Shannon:Well, not in class, exactly, but I read a lot, you know. 

i) In the first account, Myron Tribus says Claude Shannon told him that von Neumann advised him to choose the word "entropy." 

In the second account, when Shannon was queried on that story, he denies it. So who is right?

ii) Consider the abstract possibilities:

a) Shannon misremembered

b) Tribus misremembered

c) Shannon misspoke 

d) Shannon misunderstood the question (by Tribus)

e) Tribus misunderstood the answer (by Shannon)

f) Shannon lied

iii) Even though these two accounts conflict, they also intersect.

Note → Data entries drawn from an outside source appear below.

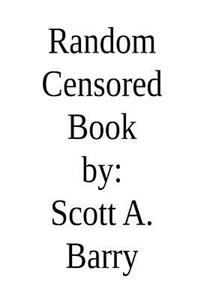 Random Censored Book Two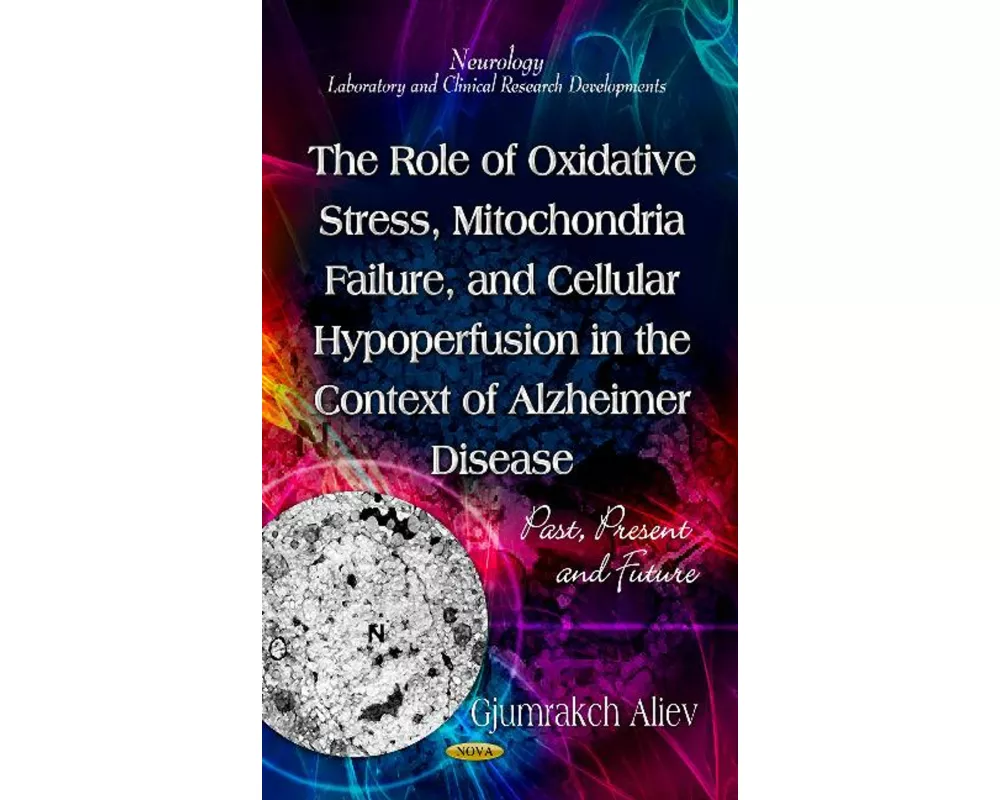 Role of Oxidative Stress, Mitochondria Failure, & Cellular Hypoperfusion in the Context of Alzheimer Disease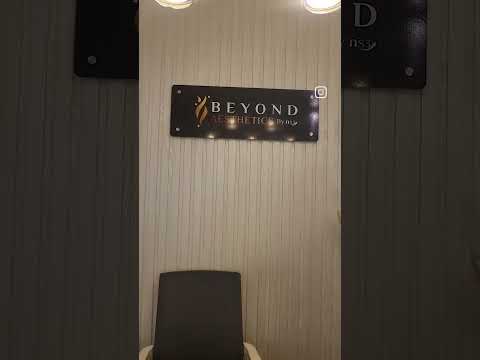 Services we offer at Beyond Aesthetics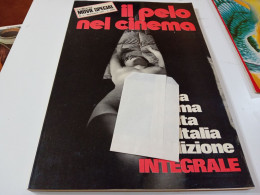 IL PELO NEL CINEMA- COLLANA MOVIE SPECIAL- NUMERO 1 - NOVEMBRE 1971 - Erstauflagen
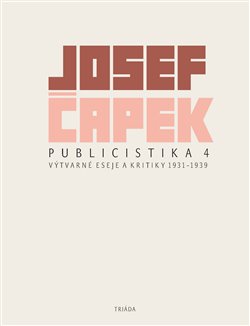 Obrazok Publicistika 4 - Výtvarné eseje a kritiky 1931–1939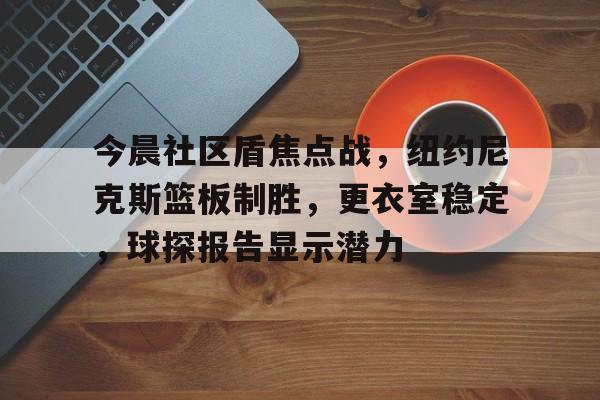 九游手游下载-关于今晨社区盾焦点战，纽约尼克斯篮板制胜，更衣室稳定，球探报告显示潜力的信息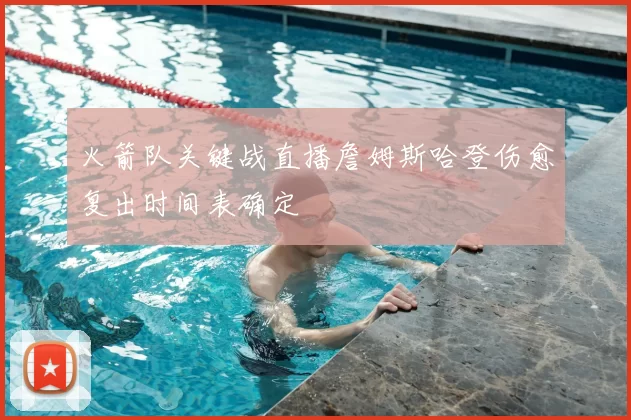 火箭队关键战直播詹姆斯哈登伤愈复出时间表确定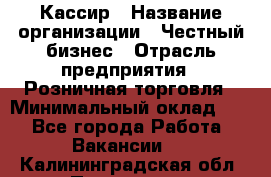 Кассир › Название организации ­ Честный бизнес › Отрасль предприятия ­ Розничная торговля › Минимальный оклад ­ 1 - Все города Работа » Вакансии   . Калининградская обл.,Приморск г.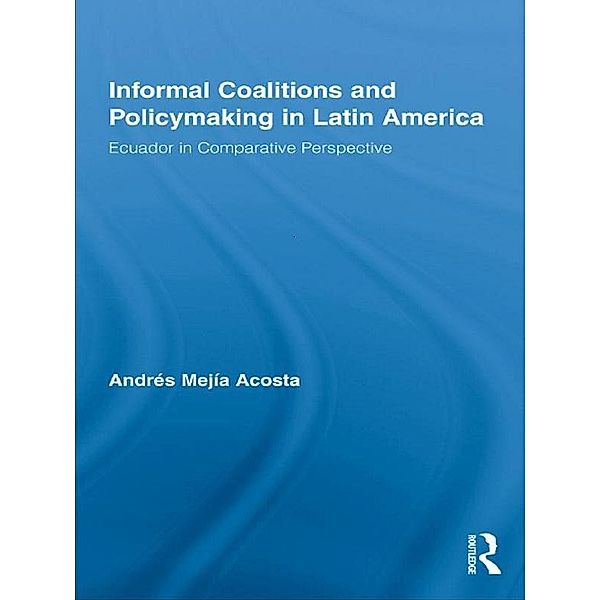 Informal Coalitions and Policymaking in Latin America, Andrés Mejía Acosta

The interview mentions Edwin Jaynes as somebody who asked Shannon the same question.

And the first account includes several references to Jaynes, including a tribute to Jaynes by Tribus.

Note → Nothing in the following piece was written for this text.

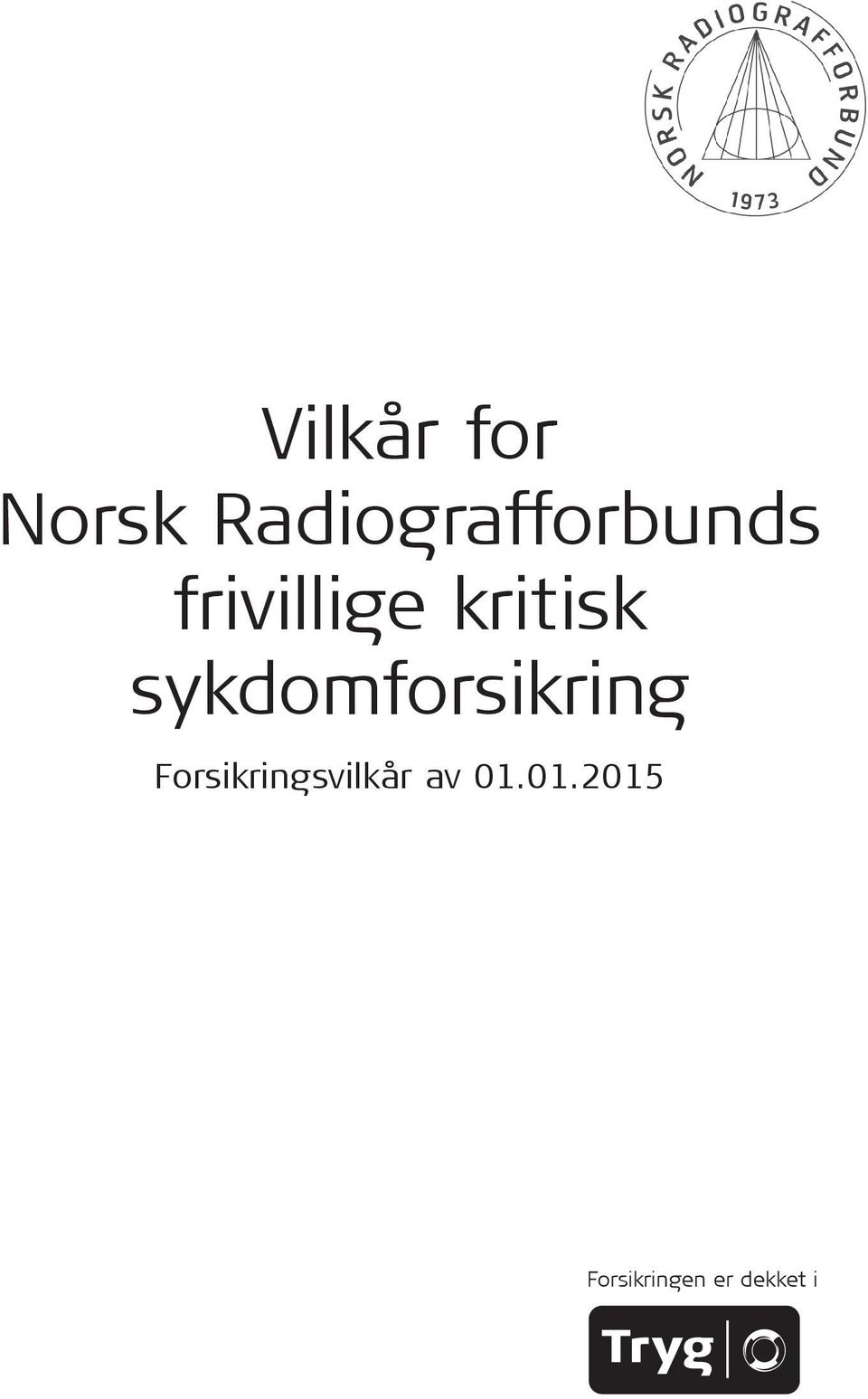 kritisk sykdomforsikring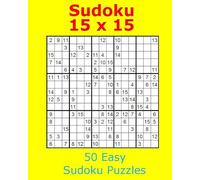 Sudoku 15 x 15 50 Easy Sudoku Puzzles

It seems likely that Tribus told Jaynes what he thought Shannon told him. In other words, Jaynes is not an independent source. This isn't multiple attestation. Rather, Jaynes was apparently dependent on Tribus for that information–or misinformation (as the case may be). 

iv) Another oddity is that Shannon did, of course, use "information" to label his theory. So it's not as if he used "entropy" as a preferred alternative to "information." Both were used.

v) Did he lie? Was he too proud to give von Neuman any credit? Seems unlikely. This isn't like giving credit or sharing credit for a scientific theory or scientific discovery. Rather, this is just a question of what to name it. Shannon's reputation doesn't rise or fall one the purely semantic issue.

Moreover, Shannon admits that he may have gotten the idea from somebody else–just not von Neumann. 

Unless there was bad blood between the two, there's no reason Shannon would lie about it–that I can see.

vi) Did Shannon misremember? Suppose he was becoming forgetful at the time of the interview.

vii) To begin with, there are two different issues:

a) Did he learn about the word from von Neumann?

b) Did he choose that word to label his theory on advice from von Neumann?

It seems clear that he knew the word before he ever met von Neumann. "Entropy" was a commonly used word in his field of studies.

viii) The question of whether he misremembered is complicated by the fact that he recalls a much earlier conversation (with Jaynes) on the very same subject. Even if he was forgetful at the time of the interview (which may or may not be the case), presumably he wasn't forgetful years earlier when that prior conversation took place.

If he misremembered, it wasn't due to the aging process. Rather, he didn't remember the original conversation (with Tribus) correctly in the first place. Not that the details become fuzzy in the intervening years. 

ix) Assuming that we've eliminated some possibilities, it's harder to narrow down the list any farther. At least, based on what I quoted, I don't know who is right. Clearly there was some confusion somewhere along the line, but the evidence is insufficient to say which account is correct. 

At the time of writing, Tribus is still alive. In principle, one could ask him to clear it up. However, he's in his 90s. He's now much older than Shannon was during the interview. And his recollection hasn't improved with the passage of time. 

Of course, I don't think Scripture is ever in doubt. My point, though, is that even if we bracket inspiration, the partisan bias of the critics is unwarranted. At the very least, they should suspend judgment.  

1 comment:

  1. Why waste time trying to resolve irreconcilable contradictions? Any reconciliation or harmonization can only be ad hoc. Shannon, Price, Tribus and von Neumann (et al.) NEVER EXISTED.

    This is obvious, since the story conforms to the Mythic Scientist/Mathematician Archetype. A rehashing of the Archimedes Myth.